-- Begin STORED DATA --

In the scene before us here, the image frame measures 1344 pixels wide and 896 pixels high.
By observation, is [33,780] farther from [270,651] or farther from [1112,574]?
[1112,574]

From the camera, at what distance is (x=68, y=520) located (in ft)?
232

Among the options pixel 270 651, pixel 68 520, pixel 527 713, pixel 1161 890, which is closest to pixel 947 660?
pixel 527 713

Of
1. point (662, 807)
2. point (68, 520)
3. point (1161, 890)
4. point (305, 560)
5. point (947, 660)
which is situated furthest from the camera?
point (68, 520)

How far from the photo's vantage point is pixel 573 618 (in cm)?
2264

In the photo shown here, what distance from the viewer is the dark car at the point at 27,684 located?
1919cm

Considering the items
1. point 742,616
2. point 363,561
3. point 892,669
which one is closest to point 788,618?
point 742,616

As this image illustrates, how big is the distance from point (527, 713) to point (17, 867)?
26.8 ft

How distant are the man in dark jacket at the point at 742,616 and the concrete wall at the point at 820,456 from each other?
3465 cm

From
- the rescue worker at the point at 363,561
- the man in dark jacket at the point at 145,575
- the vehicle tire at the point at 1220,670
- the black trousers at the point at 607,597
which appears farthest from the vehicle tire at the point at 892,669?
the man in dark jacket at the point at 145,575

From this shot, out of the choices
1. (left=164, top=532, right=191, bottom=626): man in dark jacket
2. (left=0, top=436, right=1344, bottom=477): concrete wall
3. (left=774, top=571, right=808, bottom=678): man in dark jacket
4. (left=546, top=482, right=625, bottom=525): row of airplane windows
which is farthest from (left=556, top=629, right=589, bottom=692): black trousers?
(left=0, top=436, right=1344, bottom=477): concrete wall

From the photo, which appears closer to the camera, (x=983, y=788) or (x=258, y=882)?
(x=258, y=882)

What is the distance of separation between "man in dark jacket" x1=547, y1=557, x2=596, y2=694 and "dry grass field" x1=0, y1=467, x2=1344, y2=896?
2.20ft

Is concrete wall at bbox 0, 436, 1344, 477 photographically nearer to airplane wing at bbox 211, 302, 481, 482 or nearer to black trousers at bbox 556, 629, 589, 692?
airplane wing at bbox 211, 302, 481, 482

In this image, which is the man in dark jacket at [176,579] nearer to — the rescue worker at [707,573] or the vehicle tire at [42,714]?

-- End STORED DATA --

PROBLEM TO WORK ON -
Copy all of the lines above again, word for word and in the same order.

ANSWER TO THIS TASK -
In the scene before us here, the image frame measures 1344 pixels wide and 896 pixels high.
By observation, is [33,780] farther from [270,651] or farther from [1112,574]?
[1112,574]

From the camera, at what distance is (x=68, y=520) located (in ft)?
232

Among the options pixel 270 651, pixel 68 520, pixel 527 713, pixel 1161 890, which is closest to pixel 947 660?
pixel 527 713

Of
1. point (662, 807)
2. point (68, 520)
3. point (1161, 890)
4. point (305, 560)
5. point (947, 660)
which is situated furthest from the camera?
point (68, 520)

How far from the photo's vantage point is pixel 573 618 (in cm)?
2264

In the photo shown here, what distance from the viewer is the dark car at the point at 27,684 located?
1919cm

Considering the items
1. point 742,616
2. point 363,561
3. point 892,669
which one is closest to point 788,618?
point 742,616

As this image illustrates, how big is the distance from point (527, 713) to point (17, 867)?
26.8 ft

How distant are the man in dark jacket at the point at 742,616 and the concrete wall at the point at 820,456 from each other?
3465 cm

From
- the rescue worker at the point at 363,561
- the man in dark jacket at the point at 145,575
- the vehicle tire at the point at 1220,670
- the black trousers at the point at 607,597
which appears farthest from the vehicle tire at the point at 892,669?
the man in dark jacket at the point at 145,575

From this shot, out of the choices
1. (left=164, top=532, right=191, bottom=626): man in dark jacket
2. (left=0, top=436, right=1344, bottom=477): concrete wall
3. (left=774, top=571, right=808, bottom=678): man in dark jacket
4. (left=546, top=482, right=625, bottom=525): row of airplane windows
which is farthest from (left=556, top=629, right=589, bottom=692): black trousers?
(left=0, top=436, right=1344, bottom=477): concrete wall

From the photo, which appears closer to the camera, (x=983, y=788) or (x=258, y=882)?
(x=258, y=882)

What is the distance of separation between "man in dark jacket" x1=547, y1=557, x2=596, y2=694 and "dry grass field" x1=0, y1=467, x2=1344, y2=896?
2.20ft

Is concrete wall at bbox 0, 436, 1344, 477 photographically nearer to airplane wing at bbox 211, 302, 481, 482 or nearer to black trousers at bbox 556, 629, 589, 692?
airplane wing at bbox 211, 302, 481, 482

In this image, which is the man in dark jacket at [176,579] nearer to — the rescue worker at [707,573] or the vehicle tire at [42,714]?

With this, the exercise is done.